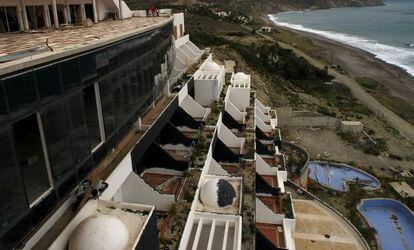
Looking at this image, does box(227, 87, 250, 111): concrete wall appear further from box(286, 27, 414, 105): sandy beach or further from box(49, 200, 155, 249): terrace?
box(286, 27, 414, 105): sandy beach

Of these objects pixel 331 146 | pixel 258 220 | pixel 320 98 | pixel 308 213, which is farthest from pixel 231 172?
pixel 320 98

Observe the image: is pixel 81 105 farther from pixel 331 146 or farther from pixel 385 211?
pixel 331 146

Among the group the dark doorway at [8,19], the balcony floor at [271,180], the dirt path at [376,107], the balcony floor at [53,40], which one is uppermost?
the dark doorway at [8,19]

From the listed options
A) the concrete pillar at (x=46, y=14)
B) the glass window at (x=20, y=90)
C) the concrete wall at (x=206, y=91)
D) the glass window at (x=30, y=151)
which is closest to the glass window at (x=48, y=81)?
the glass window at (x=20, y=90)

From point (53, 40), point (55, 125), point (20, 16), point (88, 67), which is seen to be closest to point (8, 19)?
point (20, 16)

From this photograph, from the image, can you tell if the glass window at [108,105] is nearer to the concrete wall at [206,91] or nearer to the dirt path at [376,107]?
the concrete wall at [206,91]

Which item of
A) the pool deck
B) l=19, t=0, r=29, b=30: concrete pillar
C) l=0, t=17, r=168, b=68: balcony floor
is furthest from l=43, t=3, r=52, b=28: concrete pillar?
the pool deck

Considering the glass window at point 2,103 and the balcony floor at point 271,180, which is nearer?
the glass window at point 2,103
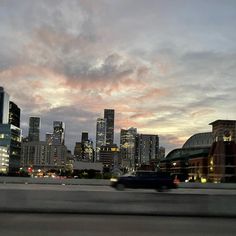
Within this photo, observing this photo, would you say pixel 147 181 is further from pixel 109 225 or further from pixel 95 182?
pixel 109 225

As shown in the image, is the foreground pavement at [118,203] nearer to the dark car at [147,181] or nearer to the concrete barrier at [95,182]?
the dark car at [147,181]

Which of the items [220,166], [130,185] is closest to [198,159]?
[220,166]

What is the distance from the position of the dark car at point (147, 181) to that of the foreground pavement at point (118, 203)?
750 inches

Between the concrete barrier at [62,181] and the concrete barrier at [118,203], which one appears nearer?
the concrete barrier at [118,203]

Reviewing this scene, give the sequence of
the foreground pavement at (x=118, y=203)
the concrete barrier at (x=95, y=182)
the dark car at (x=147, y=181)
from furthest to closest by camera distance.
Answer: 1. the concrete barrier at (x=95, y=182)
2. the dark car at (x=147, y=181)
3. the foreground pavement at (x=118, y=203)

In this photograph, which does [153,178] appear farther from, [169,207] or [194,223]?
[194,223]

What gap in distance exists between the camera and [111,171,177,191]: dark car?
3834cm

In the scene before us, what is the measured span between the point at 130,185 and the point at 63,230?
25.6 meters

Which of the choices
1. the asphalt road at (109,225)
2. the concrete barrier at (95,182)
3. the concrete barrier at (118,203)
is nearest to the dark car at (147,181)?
the concrete barrier at (95,182)

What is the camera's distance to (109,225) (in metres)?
15.5

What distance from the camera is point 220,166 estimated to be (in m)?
150

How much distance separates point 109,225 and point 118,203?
12.2ft

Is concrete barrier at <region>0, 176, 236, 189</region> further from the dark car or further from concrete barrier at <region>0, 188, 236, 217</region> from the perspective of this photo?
concrete barrier at <region>0, 188, 236, 217</region>

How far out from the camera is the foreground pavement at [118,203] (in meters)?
19.0
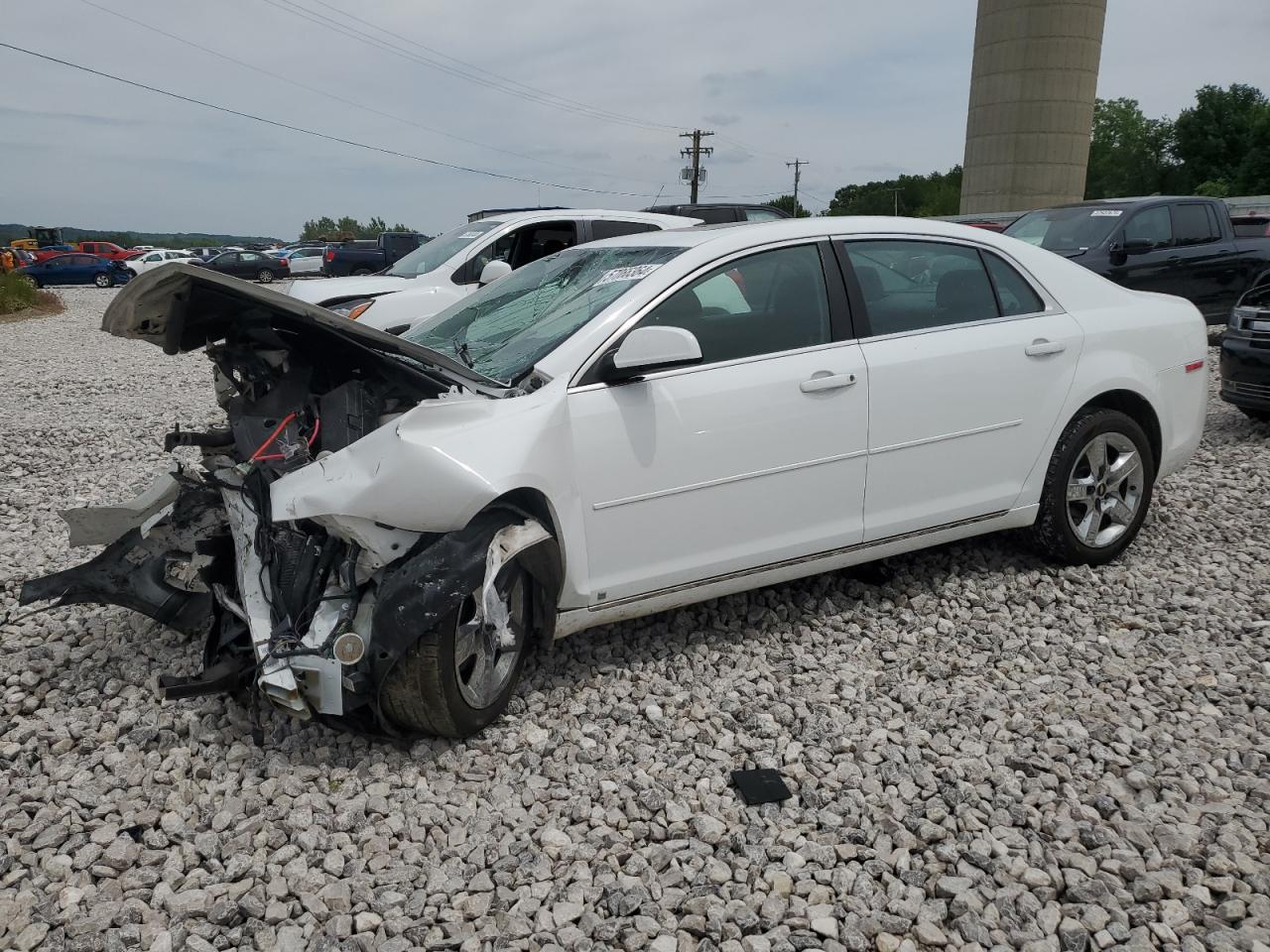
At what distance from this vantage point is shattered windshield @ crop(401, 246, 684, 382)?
3.72m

§

§ **Your goal**: Copy out, word for word, the lines of the listing from the one containing "At what distance" through the end of the listing, both included.

§ **Exercise solution**:
At what distance from this vantage point is shattered windshield @ crop(401, 246, 684, 382)?
3.72m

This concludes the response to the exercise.